鈴木ヒラク

PEOPLEText: Mariko Takei

10月にノルウェーで壁画の滞在制作やライブペインティングなど行われたようですね。今までにどの都市(国)でどのような活動をされているのでしょう?海外での反応はいかがでしょうか?

今ちょうどノルウェーのフィヨルドに近いスタバンガーという街でこれを書いています。ザリガニのようなエビがおいしいです。今日は部屋で12枚の絵を描きました。昼間は壁画をやっていました。EU-JAPAN FESTとスタバンガー市の事業の一環で、石油産業に使われていた巨大な廃材で作られたジオパークという新しい公園に描くことを依頼され、白のペンキだけでいくつかの廃材を部分的に塗りつぶしたり、線を描きました。がちゃがちゃした風景に白が点在して、発掘途中の、別の文明の遺跡のようになってきています。

鈴木ヒラク
SHLL, 2008, 壁画, GEO PARKEN(スタバンガー、ノルウェー)Photo Courtesy of the artist © Hiraku Suzuki

自分は今までギャラリー等を通して海外に行けているわけではないから、直接理解してくれる外国人や日本人にたまたま少しだけ出会っているのかもしれない。そんなに沢山行っているわけではないけれど、どこに行っても、基本的に僕がやることは変わらないみたいです。日本も面白いし、今借りている東京の自分のスタジオと、その周りの環境が大好きです。

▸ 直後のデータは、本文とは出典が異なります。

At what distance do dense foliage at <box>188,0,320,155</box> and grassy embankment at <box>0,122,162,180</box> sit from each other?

反応といえば、先日はメキシコシティの国営放送のTVクルーが僕のスタジオに来てくれたのですが、一瞬で核心をつかれて、逆に冷や汗をかきました。「君の作品は、深い森のような都市の混沌と、個人的で実験的な夢の相似点について、考古学的な方法で追求しているように見えるけど、どう思う?」とか。実験的な夢というキーワードは、ちょっといいなと思いました。メキシコは去年旅の途中で立ち寄って2週間くらいぶらぶらピラミッド見たり、リス見たり、タコス食べたりしていましたが、親近感と同時に、絶対に理解不能な部分を感じました。壁画家のシケイロスもいたし、気になる国です。

鈴木ヒラク
Night Mask, 2008, 反射板、木、ミクストメディア, 86cmx57cm Photo: Ooki Jingu © Hiraku Suzuki

11月に札幌で開催される現代アートのイベント「FIX・MIX・MAX!」に道外アーティストとして参加されるようですが、どのような作品を作る予定でしょうか?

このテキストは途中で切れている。